A China pesa mais de 20% nas importações europeias, chegando a 21,29% em 2024 com 519 mil milhões de euros em bens e assumindo assim uma preponderância assinalável nas compras da UE ao exterior, onde lidera como principal origem das importações. A título comparativo, os EUA, a segunda origem mais importante dos bens importados pela UE, representou 13,7%.

Já a Índia conseguiu aumentar o seu peso em 50% desde 2018, chegando a 2,92% nos dados de 2024. Naquela região do mundo, o Paquistão é a origem de 0,34% das importações europeias e o Bangladesh de 0,82%, enquanto a pequena economia do Nepal corresponde a apenas 0,004%. Por sua vez, a Tailândia, cuja importância nas cadeias de valor automóveis tem vindo a crescer, chega a 1,13%.

O bloco do Mercosul, com quem Bruxelas chegou a um acordo comercial no ano passado, mas cujos detalhes têm ainda de ser ratificados por ambas as partes, pesou 2,33% do total importado pela UE. Mais uma vez, como sucede em Portugal, embora em menor grau, o Brasil assume uma preponderância considerável neste bloco: 1,89% das importações europeias, ou seja, 78,5% das vendas do Mercosul à UE.

Ventura insistiu na “invasão” em debate com PS

No debate com Pedro Nuno Santos, secretário-geral do PS, o líder do Chega propôs o fim do acordo, considerando-o “um desastre” por obrigar os “nossos agricultores a ter concorrência com agricultores que pagam salários a um terço, não pagam tarifas e taxas ambientais”.

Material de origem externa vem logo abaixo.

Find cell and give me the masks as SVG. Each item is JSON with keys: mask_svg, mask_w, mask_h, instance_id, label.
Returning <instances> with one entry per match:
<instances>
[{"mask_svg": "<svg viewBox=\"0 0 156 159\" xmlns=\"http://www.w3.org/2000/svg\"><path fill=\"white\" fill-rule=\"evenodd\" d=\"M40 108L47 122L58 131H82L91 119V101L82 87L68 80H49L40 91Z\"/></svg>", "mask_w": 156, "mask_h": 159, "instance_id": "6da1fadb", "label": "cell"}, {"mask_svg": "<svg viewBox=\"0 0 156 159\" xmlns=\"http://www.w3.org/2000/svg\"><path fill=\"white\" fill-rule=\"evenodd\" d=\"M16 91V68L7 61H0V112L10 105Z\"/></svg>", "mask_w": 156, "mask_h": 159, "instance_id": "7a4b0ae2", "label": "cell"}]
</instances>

Também nesse frente-a-frente, quando questionado diretamente sobre como é que se protege a economia do turbilhão económico internacional para que seja possível um caminho de crescimento económico e redução de impostos, André Ventura respondeu: “criando condições para [ter] uma economia com sustentabilidade, que se sabe proteger a ela própria, não é uma economia que se deixa invadir de produtos chineses, indianos, paquistaneses, da América do Sul (…). Protege-se a economia europeia dando prioridade aos europeus e dando prioridade aos produtos europeus, e não o que a Europa quis fazer com o patrocínio do PS e de Pedro Nuno Santos que é: a Europa é uma entidade porreira, pode entrar tudo o que quiser”.

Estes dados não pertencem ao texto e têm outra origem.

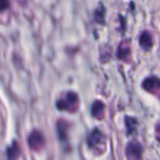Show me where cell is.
I'll return each instance as SVG.
<instances>
[{
	"label": "cell",
	"instance_id": "1",
	"mask_svg": "<svg viewBox=\"0 0 160 160\" xmlns=\"http://www.w3.org/2000/svg\"><path fill=\"white\" fill-rule=\"evenodd\" d=\"M106 137L98 128H95L87 138V144L89 148L100 154L106 150Z\"/></svg>",
	"mask_w": 160,
	"mask_h": 160
},
{
	"label": "cell",
	"instance_id": "2",
	"mask_svg": "<svg viewBox=\"0 0 160 160\" xmlns=\"http://www.w3.org/2000/svg\"><path fill=\"white\" fill-rule=\"evenodd\" d=\"M56 107L60 111L74 112L79 107V98L74 92H68L57 100Z\"/></svg>",
	"mask_w": 160,
	"mask_h": 160
},
{
	"label": "cell",
	"instance_id": "3",
	"mask_svg": "<svg viewBox=\"0 0 160 160\" xmlns=\"http://www.w3.org/2000/svg\"><path fill=\"white\" fill-rule=\"evenodd\" d=\"M28 143L32 150L40 151L45 146V139L41 132L35 130L33 131L28 138Z\"/></svg>",
	"mask_w": 160,
	"mask_h": 160
},
{
	"label": "cell",
	"instance_id": "4",
	"mask_svg": "<svg viewBox=\"0 0 160 160\" xmlns=\"http://www.w3.org/2000/svg\"><path fill=\"white\" fill-rule=\"evenodd\" d=\"M127 158L128 160H142V147L138 142H131L127 147Z\"/></svg>",
	"mask_w": 160,
	"mask_h": 160
},
{
	"label": "cell",
	"instance_id": "5",
	"mask_svg": "<svg viewBox=\"0 0 160 160\" xmlns=\"http://www.w3.org/2000/svg\"><path fill=\"white\" fill-rule=\"evenodd\" d=\"M142 86L147 92L158 94L159 91V80L158 77H155V76L149 77L143 82Z\"/></svg>",
	"mask_w": 160,
	"mask_h": 160
},
{
	"label": "cell",
	"instance_id": "6",
	"mask_svg": "<svg viewBox=\"0 0 160 160\" xmlns=\"http://www.w3.org/2000/svg\"><path fill=\"white\" fill-rule=\"evenodd\" d=\"M104 109H105V106L104 104L99 101V100H97L94 105L92 106V114L94 117H96L97 119H102L103 116H104Z\"/></svg>",
	"mask_w": 160,
	"mask_h": 160
},
{
	"label": "cell",
	"instance_id": "7",
	"mask_svg": "<svg viewBox=\"0 0 160 160\" xmlns=\"http://www.w3.org/2000/svg\"><path fill=\"white\" fill-rule=\"evenodd\" d=\"M8 160H18L20 158V147L19 144L15 142L12 143L10 147H8L7 151Z\"/></svg>",
	"mask_w": 160,
	"mask_h": 160
},
{
	"label": "cell",
	"instance_id": "8",
	"mask_svg": "<svg viewBox=\"0 0 160 160\" xmlns=\"http://www.w3.org/2000/svg\"><path fill=\"white\" fill-rule=\"evenodd\" d=\"M57 130H58V135L60 137L61 141H66L67 140V134L68 130V122L65 120H59L57 123Z\"/></svg>",
	"mask_w": 160,
	"mask_h": 160
},
{
	"label": "cell",
	"instance_id": "9",
	"mask_svg": "<svg viewBox=\"0 0 160 160\" xmlns=\"http://www.w3.org/2000/svg\"><path fill=\"white\" fill-rule=\"evenodd\" d=\"M140 43L142 49L144 50H150L152 45H153V40H152V37L148 32H143L141 39H140Z\"/></svg>",
	"mask_w": 160,
	"mask_h": 160
},
{
	"label": "cell",
	"instance_id": "10",
	"mask_svg": "<svg viewBox=\"0 0 160 160\" xmlns=\"http://www.w3.org/2000/svg\"><path fill=\"white\" fill-rule=\"evenodd\" d=\"M126 121H127V127H128V134H129V133H132L133 130L135 129L136 126H137L136 120L133 119V118L128 117V118L126 119Z\"/></svg>",
	"mask_w": 160,
	"mask_h": 160
},
{
	"label": "cell",
	"instance_id": "11",
	"mask_svg": "<svg viewBox=\"0 0 160 160\" xmlns=\"http://www.w3.org/2000/svg\"><path fill=\"white\" fill-rule=\"evenodd\" d=\"M8 6H9L8 0H0V11L7 9L8 8Z\"/></svg>",
	"mask_w": 160,
	"mask_h": 160
}]
</instances>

Na resposta, o líder socialista lembrou o presidente do Chega que as tarifas anunciadas pelo presidente dos EUA, têm um “impacto profundamente negativo na economia portuguesa” em setores como o da cortiça, do vinho, dos têxteis e indiretamente na indústria de componentes automóveis”.

“Acho que ouvi André Ventura defender a posição de Donald Trump. Defender os portugueses é combater as tarifas e pugnar por um comércio que é fundamental para Portugal”, argumentou Pedro Nuno Santos, acusando o oponente de “incompreensão” da economia portuguesa. “É uma economia pequena, os nossos setores económicos e industriais dependem de mercados exportadores. Os EUA são o quarto destino das nossas exportações, não podemos viver apenas para o mercado doméstico”, disse, lançando uma pergunta a Ventura: “Queria perguntar se está do lado dos portugueses ou se está do lado de Donald Trump?”

O líder do Chega respondeu não ser presidente nem candidato a presidente dos EUA, mas voltou a repetir a tese da invasão de produtos chineses, indianos, paquistaneses e da América do Sul.